The Preventionist works with many diverse and vulnerable populations in long-term Care, monitoring and planning for the control and prevention of communicable diseases such as Influenza, Infectious Gastroenteritis, Upper and Lower Respiratory Infections, Urinary Tract Infections, Scabies, Skin infections, Wound Infections, Tuberculosis, Multidrug Resistant Organisms and Blood Borne Pathogens such as Hepatitis B, C, HIV and AIDS. This is a comprehensive position, one that requires a nurse with expertise in the field of Infection Prevention to manage effectively.

Disease prevention, surveillance, health promotion and maintenance begin with nursing education and include the dissemination of timely information on Infection Prevention to all employees. Once the staff is educated to the basics of Infection Control and Prevention they are in a position to protect themselves, residents, families and visitors as well.

Preventing the transmission of infection in long term care is accomplished by preventing environmental exposure to infectious diseases, thereby preventing outbreaks that place residents, employees and visitors at risk. Interrupting transmission of infectious agents in everyday situations is known as Breaking the Chain of Infection. This term uses a metaphor to create a visual interpretation; each link in the chain depends on the last and the next, in order to continue. Break one link and the connection is interrupted.   

To further explain there are six links in the chain of infection. They consist of: An infectious agent/a reservoir/a portal of exit/a mode of transmission/ a portal of entry and a susceptible host.

An example could be;

Mary has the H1N1 influenza virus but it has not yet caused any signs and symptoms; she is infectious 24-48 hours before she even knows she is sick. Mary is the infectious agent, she is also the daughter of a resident in a nursing home. While visiting her mother she casually rubs her nose (the reservoir for the infectious influenza) she then reaches out with her hand (Portal of exit) and shakes hands with her mother’s nurse. The nurse picks up the infectious influenza virus on her hands (Mode of transmission) and when she goes back to the nurse’s station, she rubs her eye (Portal of entry) with her now contaminated hand. The nurse (the Susceptible Host) has completed the chain of infection.

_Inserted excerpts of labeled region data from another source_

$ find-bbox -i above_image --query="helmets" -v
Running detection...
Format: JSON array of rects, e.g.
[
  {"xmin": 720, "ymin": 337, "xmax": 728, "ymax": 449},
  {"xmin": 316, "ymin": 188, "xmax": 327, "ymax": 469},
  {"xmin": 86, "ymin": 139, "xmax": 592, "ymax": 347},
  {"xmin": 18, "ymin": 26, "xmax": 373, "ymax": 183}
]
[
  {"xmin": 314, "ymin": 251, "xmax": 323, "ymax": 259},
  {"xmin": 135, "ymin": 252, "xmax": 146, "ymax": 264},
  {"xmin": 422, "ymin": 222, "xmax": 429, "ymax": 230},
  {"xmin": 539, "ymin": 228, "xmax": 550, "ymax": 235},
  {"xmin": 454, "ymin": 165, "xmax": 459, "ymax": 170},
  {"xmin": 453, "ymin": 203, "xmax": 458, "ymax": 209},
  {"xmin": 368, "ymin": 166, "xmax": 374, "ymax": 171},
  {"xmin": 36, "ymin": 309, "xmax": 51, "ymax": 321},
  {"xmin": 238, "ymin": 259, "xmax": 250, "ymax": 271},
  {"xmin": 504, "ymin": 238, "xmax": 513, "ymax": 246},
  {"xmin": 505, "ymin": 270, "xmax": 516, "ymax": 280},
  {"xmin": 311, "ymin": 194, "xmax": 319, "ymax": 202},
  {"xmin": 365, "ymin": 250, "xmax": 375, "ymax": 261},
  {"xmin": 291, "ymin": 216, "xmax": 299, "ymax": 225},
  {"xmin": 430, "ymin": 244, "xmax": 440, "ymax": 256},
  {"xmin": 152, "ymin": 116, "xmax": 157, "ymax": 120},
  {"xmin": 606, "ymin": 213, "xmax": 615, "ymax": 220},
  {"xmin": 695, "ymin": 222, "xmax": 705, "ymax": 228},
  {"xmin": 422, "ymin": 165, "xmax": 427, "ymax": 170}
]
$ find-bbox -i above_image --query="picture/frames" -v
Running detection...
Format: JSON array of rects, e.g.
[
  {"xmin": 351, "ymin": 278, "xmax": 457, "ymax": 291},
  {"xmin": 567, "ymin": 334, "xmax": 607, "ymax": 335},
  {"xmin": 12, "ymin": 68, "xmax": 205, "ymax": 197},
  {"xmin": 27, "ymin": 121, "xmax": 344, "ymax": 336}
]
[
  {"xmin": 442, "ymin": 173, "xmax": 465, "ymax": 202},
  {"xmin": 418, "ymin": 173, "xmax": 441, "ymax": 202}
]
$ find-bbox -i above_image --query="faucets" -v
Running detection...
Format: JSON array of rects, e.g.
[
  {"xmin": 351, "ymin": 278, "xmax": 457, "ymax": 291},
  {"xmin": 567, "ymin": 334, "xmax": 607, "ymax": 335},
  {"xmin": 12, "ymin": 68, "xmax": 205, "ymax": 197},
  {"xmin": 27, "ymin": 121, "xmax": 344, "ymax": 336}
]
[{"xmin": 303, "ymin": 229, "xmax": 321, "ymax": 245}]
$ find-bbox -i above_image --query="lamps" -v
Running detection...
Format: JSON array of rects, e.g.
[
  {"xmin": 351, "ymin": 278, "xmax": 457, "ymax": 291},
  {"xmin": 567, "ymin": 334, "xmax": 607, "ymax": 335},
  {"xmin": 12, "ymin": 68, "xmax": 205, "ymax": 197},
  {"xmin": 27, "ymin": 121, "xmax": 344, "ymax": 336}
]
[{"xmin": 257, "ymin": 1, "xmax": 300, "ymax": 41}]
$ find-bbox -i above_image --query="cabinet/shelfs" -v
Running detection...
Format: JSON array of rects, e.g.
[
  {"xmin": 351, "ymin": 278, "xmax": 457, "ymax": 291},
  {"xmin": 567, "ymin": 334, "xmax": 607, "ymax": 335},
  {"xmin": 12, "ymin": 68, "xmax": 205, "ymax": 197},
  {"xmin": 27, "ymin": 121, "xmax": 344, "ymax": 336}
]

There was nothing done to break the chain of infection from the time Mary, began the process. How could the Chain of Infection have been broken?  

Mary could have washed her hands or used an alcohol sanitizer before and after rubbing her nose and before shaking hands with the nurse.

The nurse could have washed her hands after leaving the mother’s room and after shaking hands with Mary.

The nurse could have washed her hands before rubbing her eyes or touching any other mucous membranes, i.e. eyes, nose or mouth.

Breaking the Chain of Infection is the most important aspect of Infection Prevention and Control in nursing homes as it is in other settings. Educating health care workers, employees, patients and visitors to basic Infection Prevention is vitally important if we are to “Break the Chain of Infection”.